Assyrian exodus from Iraq

The Assyrian exodus from Iraq refers to the mass flight and expulsion of ethnic Assyrians from Iraq, a process which was initiated from the beginning of Iraq War in 2003 and continues to this day. Leaders of Iraq's Assyrian community estimate that over two-thirds of the Iraqi Assyrian population may have fled the country or been internally displaced since the U.S.-led invasion in 2003 until 2011. Reports suggest that whole neighborhoods of Assyrians have cleared out in the cities of Baghdad and Basra, and that Sunni insurgent groups and militias have threatened Assyrians.[1] Following the campaign of the Islamic State of Iraq and the Levant in northern Iraq in August 2014, one quarter of the remaining Iraqi Assyrians fled the Jihadists, finding refuge in Turkey and Iraqi Kurdistan.[2]

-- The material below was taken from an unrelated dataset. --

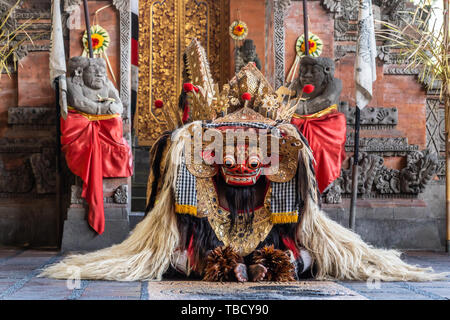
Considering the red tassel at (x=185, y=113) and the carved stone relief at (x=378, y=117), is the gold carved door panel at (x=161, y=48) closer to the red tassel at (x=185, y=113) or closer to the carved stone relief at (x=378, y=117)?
the carved stone relief at (x=378, y=117)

The Guardian published that the violence faced by Assyrians has led to a drop in their numbers in Iraq from at least 800,000 in 2003 to 400,000 in 2011.[3] The 2009 Catholic Almanac puts the numbers much higher—a drop from 1.5 million mostly Assyrians in Iraq in 2003 to just 500,000 in 2009.[4] Some estimate the updated number of Assyrians in Iraq at just 300,000. The UN High Commission for Refugees estimated in 2007 that one third of 1.8 million Iraqi refugees were Assyrians.[5] A similar percentage of the 1.6 million internally displaced within Iraq in 2007 were likely Assyrians, many of whom had fled Baghdad, Basra, and Mosul to the relatively stable Northern Iraq.[5]

Background

A 1950 CIA report on Iraq showed that Assyrians comprised 4.9% of the Iraqi population during the 1940s.[6]

Total population Chaldean Catholic Syriac Catholic Syriac Orthodox Nestorian
165,000 98,000 25,000 12,000 30,000

The report goes on and states 20% of the Assyrians live in Baghdad and 60% in Mosul.

The Iraqi Minorities Council and the Minority Rights Group International estimated that Iraq's pre-war Assyrian population was 800,000.[7]